Learning from demonstration is a powerful method for teaching robots new skills, and having more demonstration data often improves policy learning. However, the high cost of collecting demonstration data is a significant bottleneck. Videos are often regarded as a rich data source for containing behavioral, physical, and semantic knowledge, but extracting control-specific information from them is challenging due to the lack of action labels.

To overcome this challenge, Prof. Yang Gao’s research team from the Institute for Interdisciplinary Information Sciences (IIIS) at Tsinghua University introduces a novel framework: Any-point Trajectory Modeling (ATM). The model utilizes video demonstrations by pre-training a trajectory model to predict future trajectories of arbitrary points within a video frame. Once trained, these trajectories provide detailed control guidance, enabling the learning of robust visuomotor policies with minimal action-labeled data. This algorithm provides a new perspective for few-shot and cross-embodiment robot learning. The work has been accepted by the Robotics: Science and Systems (RSS) 2024.

DATASET EXCERPT =>
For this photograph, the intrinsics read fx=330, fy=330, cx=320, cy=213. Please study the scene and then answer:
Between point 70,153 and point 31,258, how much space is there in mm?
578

WORK INSTRUCTIONS =>
1 - Decide whether each statement agrees with the ATM text, answering yes or no and quoting the words that settle it: (a) Collecting demonstration data is inexpensive. (b) ATM pre-trains a model to predict future trajectories of arbitrary points in a video frame. (c) The work was accepted by RSS 2024.
2 - According to the ATM text, what makes it hard to extract control-specific information from videos?
3 - Please summarize the ATM text in two sentences.
The material is separate from the ATM text.

COMPLETE ANSWERS =>
1 -
(a) No: "the high cost of collecting demonstration data is a significant bottleneck."
(b) Yes: "pre-training a trajectory model to predict future trajectories of arbitrary points within a video frame."
(c) Yes: "The work has been accepted by the Robotics: Science and Systems (RSS) 2024."

2 - The lack of action labels.

3 - Robots learn well from demonstrations, but collecting demonstration data is costly, and videos lack the action labels needed to extract control information. Prof. Yang Gao's team at Tsinghua University's IIIS introduced Any-point Trajectory Modeling (ATM), which pre-trains a model to predict future point trajectories in video frames so that robust visuomotor policies can be learned from minimal action-labeled data, and the work was accepted by RSS 2024.